Francis Poulenc (1899 - 1963), Mélancolie, FP 105 (1940)
Performed by Pascal Rogé
Written in 1940, Mélancolie is one of Poulenc’s most nostalgic pieces.
Francis Poulenc first sprang to the attention of Parisian musical circles as a member of ‘Les Six’, so named by the critic Henri Collet. Les Six began to feature together (initially as ‘Les Nouveaux jeunes’) in the same concert programmes in 1917 and they found a ready spokesman in Jean Cocteau who produced his manifesto Le Coq et l’arlequin the following year. This aesthetic document rejected romanticism and demanded that music should be overtly nationalistic and should shun foreign influences, particularly the excesses of Wagner. Negro art, the frivolous music of Satie, the music of the circus and jazz band, the primitive, machines, brevity and straightforwardness were all considered art forms or values worthy of admiration and emulation. Everyday life was considered to be a powerful subject matter by Cocteau; but, despite despising the refinement, sophistication and decorative excesses of the nineteenth century, Les Six enjoyed a ‘gastronomic preference for under-done meat and extra-dry wines’.
By 1921 the group had begun to lose cohesion; of all the members of Les Six, Francis Poulenc remained true to the group’s general frivolity; the other members had drifted away. Honegger, for example, never had any sympathy with Erik Satie and therefore with Les Six. Despite the group’s anti-Debussyism which resulted from contact with Satie, Poulenc described how as a child he came close to kissing Debussy’s hat in a shop; in later years he said, ‘Debussy always remained my favourite composer after Mozart. I could not do without his music. It is my oxygen.’
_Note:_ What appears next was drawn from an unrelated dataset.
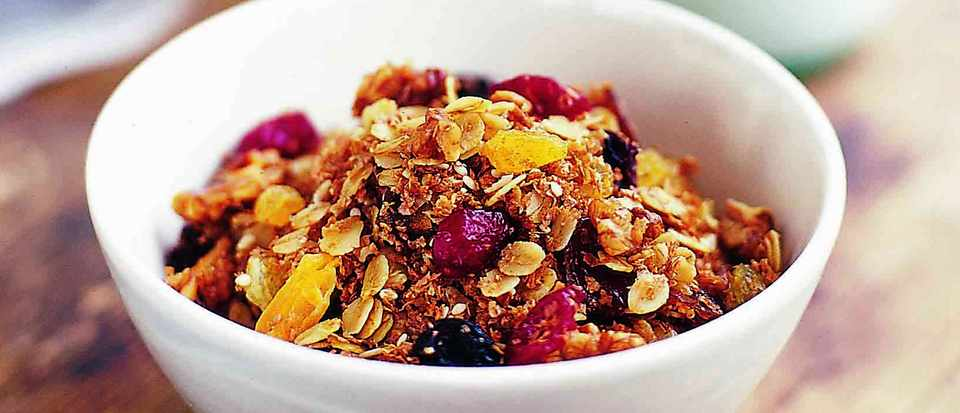 bowl of home made granola with fruits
Where would Poulenc have been without his melancholic streak? It’s that juxtaposition of emotions that makes this composer once dubbed ‘half man, half thug’ so endlessly fascinating. And we find both aspects of his character rubbing shoulders here. Mélancolie opens with a wistful melody, almost Chopinesque in tone, set against a rippling backdrop; the whole effect is unashamedly nostalgic and gives little hint of the emotional rollercoaster to come. And as so often with Poulenc it is the moments where he’s smiling, where the harmonies and key flirt with the major, that he tugs at your heartstrings most profoundly. The piece is dedicated to his driver and friend Raymond Destouches. It’s perhaps not surprising to learn that Mélancolie was completed in 1940, in war-torn France. Wilfrid Melers has compared the work to the perfumed utterances of Fauré, but more “unreal, and with dreams that are much more elusive“. Others have found in it a luminous quality, akin to the paintings of Bonnard, Vuillard and Dufy. Music of deep yearning and nostalgia, whatever its inspiration, it unquestionably haunts us with its mystery and beauty.